First, tables and paragraphs (as well as data objects of other modalities, such as images) are uniformly regarded as text data objects . Each serialized data object is divided into chunks, the embedding of each chunk is calculated, and the N-gram set is used for representation and indexing.

Secondly, guide LLM to generate a reasoning process with multiple intermediate steps . The first step is to independently extract keywords from user questions to determine the key information needed to answer the question. Then, through constraint decoding, these keywords are restated using N-grams in the data object. Constraint decoding starts with decoding a left bracket and ends with decoding a right bracket, indicating that the alignment of a keyword is completed.

Then, information alignment is performed , and the result of each N-gram decoding is used as a query to search for relevant text blocks in the dataset using the BM25 algorithm. The embedding similarity between the user question and each serialized object is then calculated and combined with the BM25 score to form the final ranking score. Finally, the most relevant objects are selected based on the ranking score to form a basic search object set, which serves as the basis for LLM to continue generating the "inference process" .

Next, structural alignment is performed to reason about a complete set of search objects and their organization in order to match the required information and fully answer the question. The structural alignment problem is formulated as a mixed integer programming (MIP) problem, where the goal is to select k objects from a given list of search objects to maximize the relevance between the question and the selected objects and the compatibility between the selected objects. When specifically executed here,

Finally, each draft generated by the MIP solver is serialized into a string and injected into the decoding process of the LLM through constraint decoding . Each draft contains the selected objects and their connection relationships, and then the LLM performs self-verification during the decoding process to check whether the selected objects cover different aspects of the problem and are correctly connected. Use constraint decoding to ensure factuality. For each draft, beam search is used to generate multiple inference processes, and the weight and number of votes for each object are weighed by model confidence (such as the average of logits) . Ultimately, the confidence of an object is the weighted sum of its weighted votes and the normalized value of the votes. Finally, the final set of data objects is selected as the answer based on the confidence . Objects with high confidence are more likely to be selected, thereby ensuring the quality and accuracy of the final answer.
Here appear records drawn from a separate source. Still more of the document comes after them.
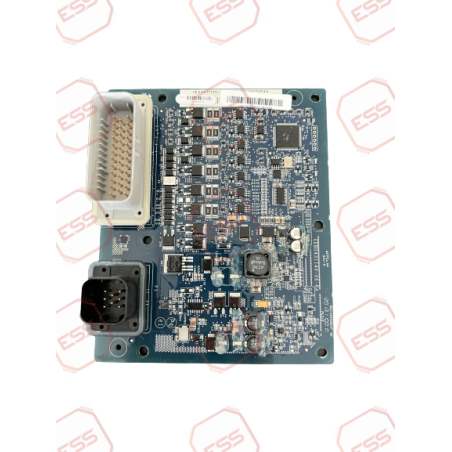 Vector 19 HE - Stepper Input Output (SIO)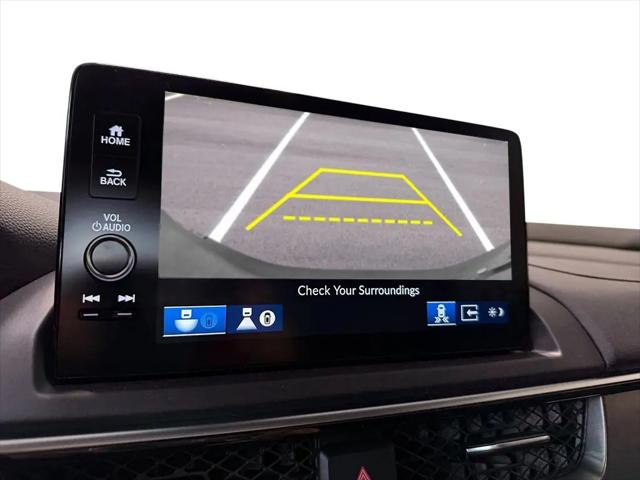 2026 Acura ADX A-Spec with Advance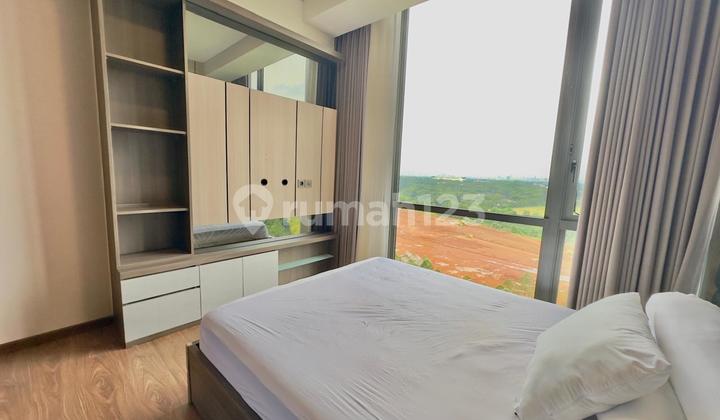 Disewakan Apartemen Marigold 2br Full Furnished With Electronic 2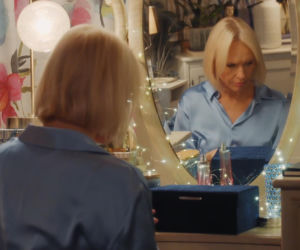 M jak miłość odc. 1921. Dorota (Iwona Rejzner), Bartek (Arkadiusz Smoleński)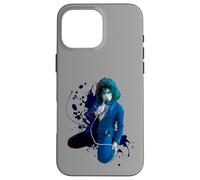 TV Times Marc Bolan su Supersonic Live T Rex Custodia per iPhone 16 Pro Max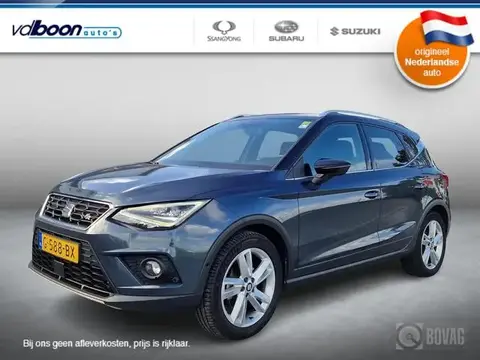 Annonce SEAT ARONA Essence 2019 d'occasion 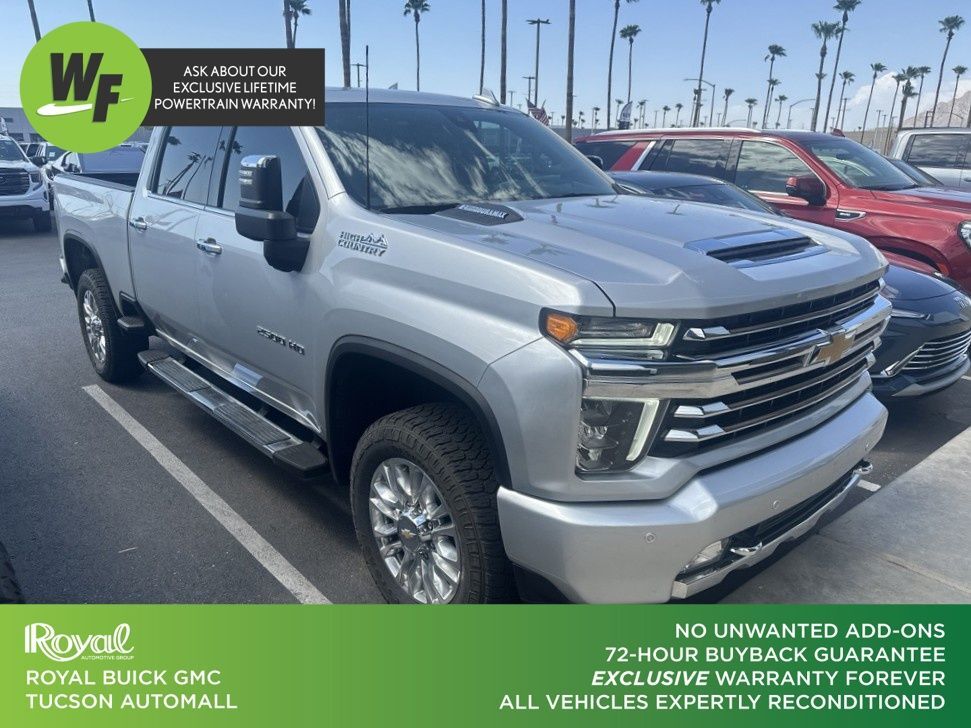 2022 Chevrolet Silverado 2500HD High Country Tucson AZ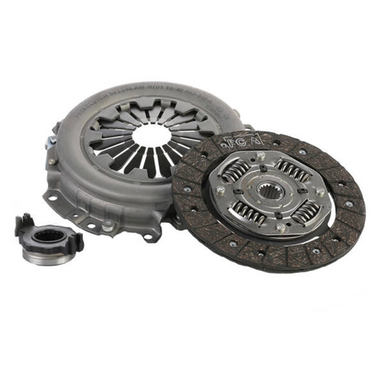 دیسک و صفحه کلاچ آیسین کد 19 مناسب پژو 206 تیپ 2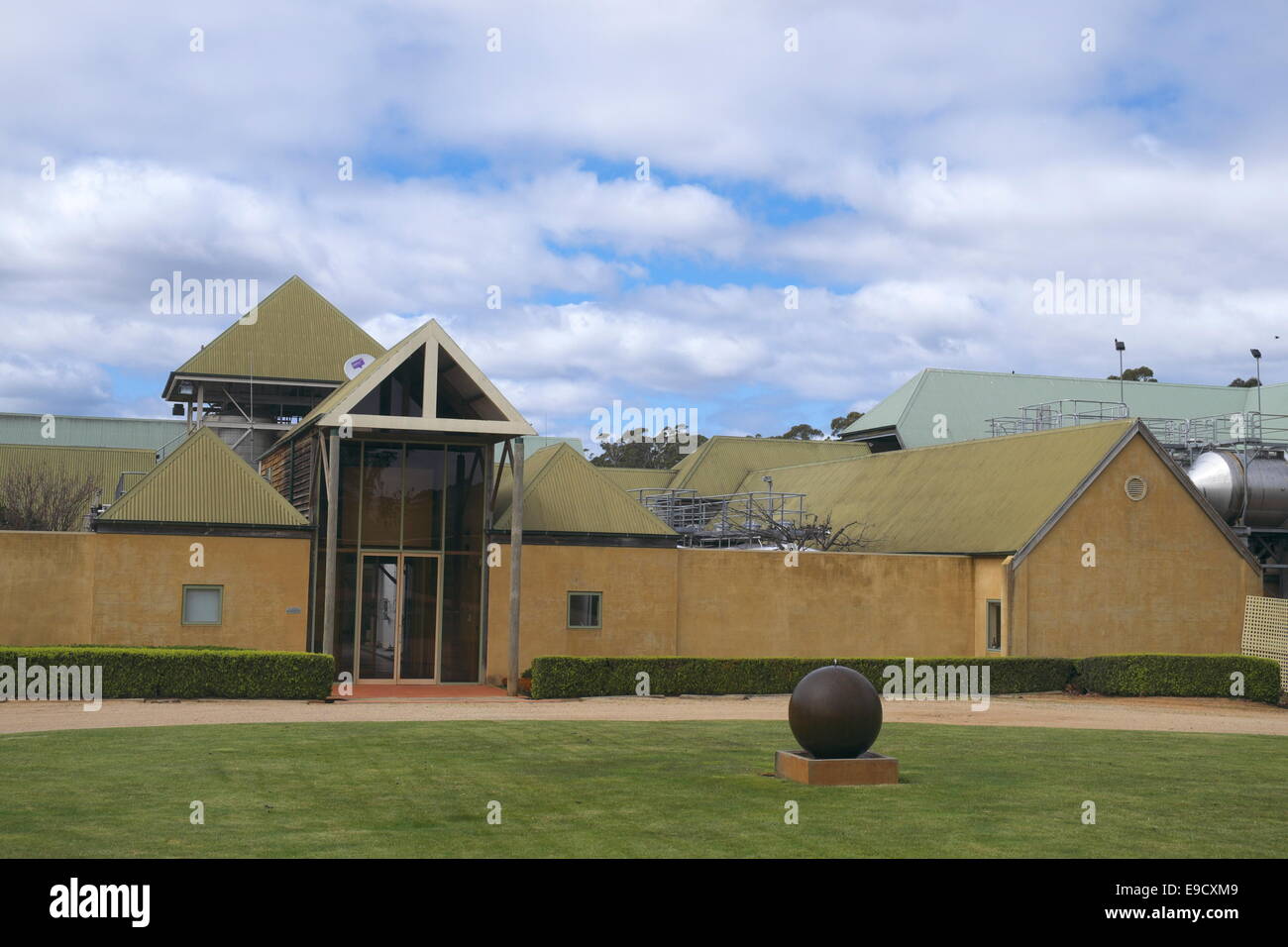 Pipers Brook Vineyard is the home of Kreglinger Wine Estates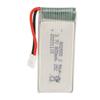3.7V 800mAh LiPo Battery 25C Rate RC Model Airplane Lithium Battery With XH2.54 Plug for F181 F163 H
Let's take a specific example:

However, as also described in this work, while it performs well in most cases , in some extreme cases the model may forget the information generated in previous iterations or get stuck in a loop of searching for similar keywords even if relevant objects have been retrieved.

Summarize

This paper mainly introduces two works on RAG, one is the RAG scheme that introduces multi-level chunk granularity, and the other is the alignment-guided retrieval method ARM based on LLM, which is used to solve the retrieval problem of complex open domain problems. The core of both is the process design.